3. This order is the subject-matter of challenge here. The assessees filed a first appeal against the adjustment order which was dismissed by the Assistant Commissioner of Sales Tax by his order dated 11th January, 1974. A second appeal was filed by the assessee before the Tribunal. The Tribunal held that the order of adjustment was not justified in law and set aside the said order.

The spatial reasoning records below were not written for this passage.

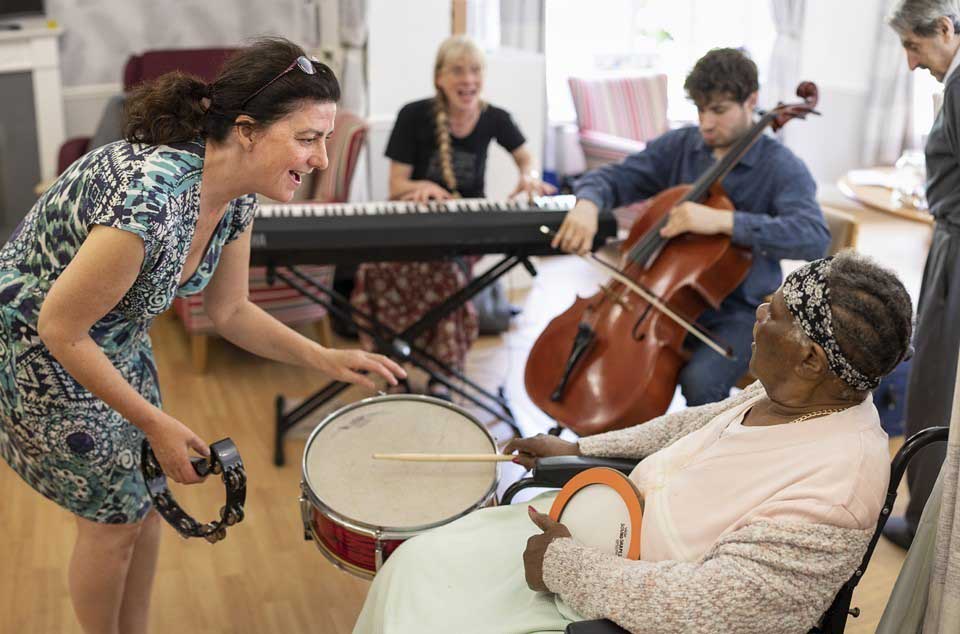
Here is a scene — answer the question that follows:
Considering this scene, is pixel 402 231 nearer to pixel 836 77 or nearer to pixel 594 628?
pixel 594 628

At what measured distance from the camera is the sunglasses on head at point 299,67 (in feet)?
5.22

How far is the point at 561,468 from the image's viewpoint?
177 cm

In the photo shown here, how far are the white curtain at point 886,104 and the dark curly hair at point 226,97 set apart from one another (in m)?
5.81

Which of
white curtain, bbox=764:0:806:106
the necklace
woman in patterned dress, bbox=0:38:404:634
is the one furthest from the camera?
white curtain, bbox=764:0:806:106

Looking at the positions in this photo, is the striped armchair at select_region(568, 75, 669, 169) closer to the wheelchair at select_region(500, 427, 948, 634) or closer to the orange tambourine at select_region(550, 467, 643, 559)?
the wheelchair at select_region(500, 427, 948, 634)

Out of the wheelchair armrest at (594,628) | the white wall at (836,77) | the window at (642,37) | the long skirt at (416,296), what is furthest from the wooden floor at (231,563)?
the white wall at (836,77)

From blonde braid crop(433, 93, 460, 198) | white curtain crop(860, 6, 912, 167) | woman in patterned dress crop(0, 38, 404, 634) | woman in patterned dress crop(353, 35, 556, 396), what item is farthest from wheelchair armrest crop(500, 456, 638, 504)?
white curtain crop(860, 6, 912, 167)

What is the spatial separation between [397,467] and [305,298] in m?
2.13

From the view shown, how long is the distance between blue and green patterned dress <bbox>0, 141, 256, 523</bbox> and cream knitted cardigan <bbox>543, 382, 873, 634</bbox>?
854 millimetres

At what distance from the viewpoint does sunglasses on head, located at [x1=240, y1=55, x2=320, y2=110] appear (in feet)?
5.22

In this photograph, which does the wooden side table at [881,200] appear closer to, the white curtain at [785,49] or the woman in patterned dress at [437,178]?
the woman in patterned dress at [437,178]

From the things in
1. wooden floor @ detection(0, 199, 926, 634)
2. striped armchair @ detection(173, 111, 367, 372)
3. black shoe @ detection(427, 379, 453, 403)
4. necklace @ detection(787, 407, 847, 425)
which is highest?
necklace @ detection(787, 407, 847, 425)

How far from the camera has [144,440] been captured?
69.7 inches

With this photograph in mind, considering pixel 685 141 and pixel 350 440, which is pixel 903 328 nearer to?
pixel 350 440
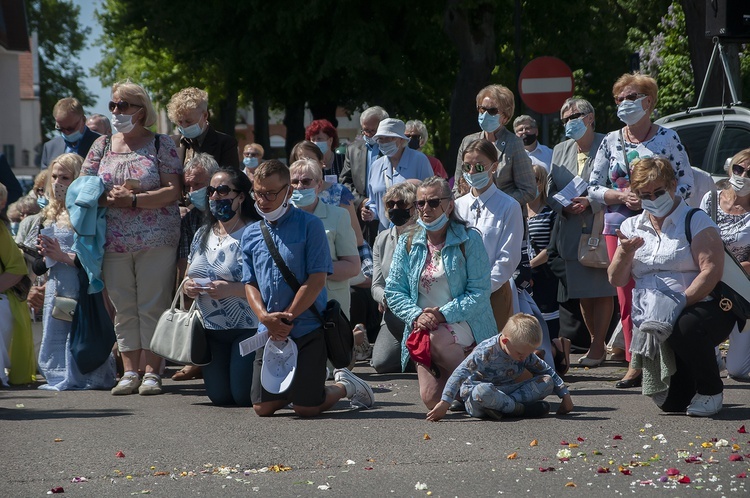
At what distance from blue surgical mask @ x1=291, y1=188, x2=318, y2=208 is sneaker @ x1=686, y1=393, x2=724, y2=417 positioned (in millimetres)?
3442

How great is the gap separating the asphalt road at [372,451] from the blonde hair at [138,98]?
2.21 meters

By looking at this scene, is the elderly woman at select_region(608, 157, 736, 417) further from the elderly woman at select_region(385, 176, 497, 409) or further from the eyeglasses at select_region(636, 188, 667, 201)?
the elderly woman at select_region(385, 176, 497, 409)

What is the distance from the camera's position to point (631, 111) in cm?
995

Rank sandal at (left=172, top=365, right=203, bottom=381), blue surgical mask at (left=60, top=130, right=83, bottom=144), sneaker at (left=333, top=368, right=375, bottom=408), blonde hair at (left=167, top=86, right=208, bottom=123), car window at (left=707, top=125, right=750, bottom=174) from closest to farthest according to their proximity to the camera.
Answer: sneaker at (left=333, top=368, right=375, bottom=408) < blonde hair at (left=167, top=86, right=208, bottom=123) < sandal at (left=172, top=365, right=203, bottom=381) < blue surgical mask at (left=60, top=130, right=83, bottom=144) < car window at (left=707, top=125, right=750, bottom=174)

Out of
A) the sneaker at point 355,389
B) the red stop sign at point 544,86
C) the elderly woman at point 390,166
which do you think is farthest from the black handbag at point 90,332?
the red stop sign at point 544,86

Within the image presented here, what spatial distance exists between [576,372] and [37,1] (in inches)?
2741

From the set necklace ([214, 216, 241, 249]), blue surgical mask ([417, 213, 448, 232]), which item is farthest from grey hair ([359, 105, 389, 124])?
blue surgical mask ([417, 213, 448, 232])

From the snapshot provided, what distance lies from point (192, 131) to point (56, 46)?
68.2 meters

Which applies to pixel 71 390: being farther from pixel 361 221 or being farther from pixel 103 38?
pixel 103 38

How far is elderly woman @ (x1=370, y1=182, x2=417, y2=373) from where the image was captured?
34.1 feet

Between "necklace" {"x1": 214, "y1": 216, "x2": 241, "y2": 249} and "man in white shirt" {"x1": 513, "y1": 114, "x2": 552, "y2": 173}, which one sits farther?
"man in white shirt" {"x1": 513, "y1": 114, "x2": 552, "y2": 173}

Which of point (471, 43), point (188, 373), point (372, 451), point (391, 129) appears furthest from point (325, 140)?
point (471, 43)

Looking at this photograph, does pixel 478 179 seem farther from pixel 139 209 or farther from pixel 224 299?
pixel 139 209

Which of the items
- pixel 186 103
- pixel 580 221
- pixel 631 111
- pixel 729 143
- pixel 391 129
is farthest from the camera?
pixel 729 143
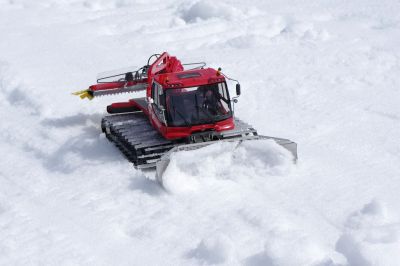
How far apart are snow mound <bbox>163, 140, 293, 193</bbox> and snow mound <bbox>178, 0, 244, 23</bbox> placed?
453 inches

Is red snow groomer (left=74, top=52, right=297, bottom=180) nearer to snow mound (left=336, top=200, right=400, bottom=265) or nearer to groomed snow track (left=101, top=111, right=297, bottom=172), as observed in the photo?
groomed snow track (left=101, top=111, right=297, bottom=172)

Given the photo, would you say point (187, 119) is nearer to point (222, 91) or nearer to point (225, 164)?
point (222, 91)

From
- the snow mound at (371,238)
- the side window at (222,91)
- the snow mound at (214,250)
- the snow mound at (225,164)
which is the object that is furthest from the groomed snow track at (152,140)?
the snow mound at (371,238)

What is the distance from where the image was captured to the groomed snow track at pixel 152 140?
34.2 feet

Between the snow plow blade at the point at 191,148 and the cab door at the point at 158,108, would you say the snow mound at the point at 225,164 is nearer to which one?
the snow plow blade at the point at 191,148

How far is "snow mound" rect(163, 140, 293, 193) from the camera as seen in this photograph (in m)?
9.76

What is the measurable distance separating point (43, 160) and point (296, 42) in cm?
→ 947

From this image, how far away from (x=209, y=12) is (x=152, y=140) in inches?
439

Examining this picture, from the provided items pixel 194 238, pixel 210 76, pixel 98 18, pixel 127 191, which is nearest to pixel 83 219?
pixel 127 191

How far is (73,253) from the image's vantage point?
26.5 ft

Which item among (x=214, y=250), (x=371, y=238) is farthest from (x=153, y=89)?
(x=371, y=238)

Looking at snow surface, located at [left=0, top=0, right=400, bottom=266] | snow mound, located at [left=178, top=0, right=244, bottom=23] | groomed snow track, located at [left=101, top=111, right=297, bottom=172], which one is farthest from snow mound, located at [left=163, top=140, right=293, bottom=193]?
snow mound, located at [left=178, top=0, right=244, bottom=23]

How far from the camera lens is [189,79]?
427 inches

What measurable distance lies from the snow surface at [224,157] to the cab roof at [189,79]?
1265 millimetres
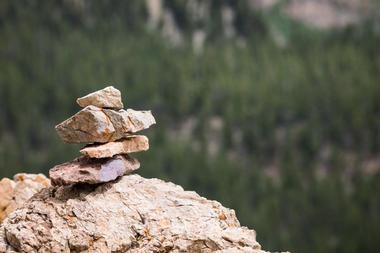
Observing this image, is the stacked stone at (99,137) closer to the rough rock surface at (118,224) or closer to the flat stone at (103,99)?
the flat stone at (103,99)

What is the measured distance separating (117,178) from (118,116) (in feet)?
9.22

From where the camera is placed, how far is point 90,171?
31625 mm

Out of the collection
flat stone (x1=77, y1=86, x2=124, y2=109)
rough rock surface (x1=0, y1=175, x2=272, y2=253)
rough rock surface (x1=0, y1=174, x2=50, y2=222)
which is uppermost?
flat stone (x1=77, y1=86, x2=124, y2=109)

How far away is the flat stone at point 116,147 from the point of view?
3225cm

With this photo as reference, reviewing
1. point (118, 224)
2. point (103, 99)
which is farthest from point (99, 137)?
A: point (118, 224)

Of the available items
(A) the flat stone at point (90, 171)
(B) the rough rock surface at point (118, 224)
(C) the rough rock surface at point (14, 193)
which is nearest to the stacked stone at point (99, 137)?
(A) the flat stone at point (90, 171)

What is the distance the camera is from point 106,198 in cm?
3169

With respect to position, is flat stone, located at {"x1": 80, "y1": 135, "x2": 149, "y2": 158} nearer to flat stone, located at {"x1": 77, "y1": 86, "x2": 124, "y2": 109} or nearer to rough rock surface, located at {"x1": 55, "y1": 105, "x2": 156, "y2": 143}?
rough rock surface, located at {"x1": 55, "y1": 105, "x2": 156, "y2": 143}

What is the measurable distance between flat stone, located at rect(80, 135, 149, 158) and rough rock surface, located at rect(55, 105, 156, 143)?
1.12 feet

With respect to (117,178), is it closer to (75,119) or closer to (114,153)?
(114,153)

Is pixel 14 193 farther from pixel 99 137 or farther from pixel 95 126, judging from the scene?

4. In respect of the order passed by the Tribunal the following two questions have been referred to us for the determination under section 61(1) of the Bombay Sales Tax Act, 1959 :
'(a) Whether the Tribunal was correct in law in holding that the admission memo cum stay order passed by the Appellate Assistant Commissioner was an order passed under the proviso to section 38(4) and not the one passed in exercise of the powers under section 55(5) of the Bombay Sales Tax Act, 1959 ?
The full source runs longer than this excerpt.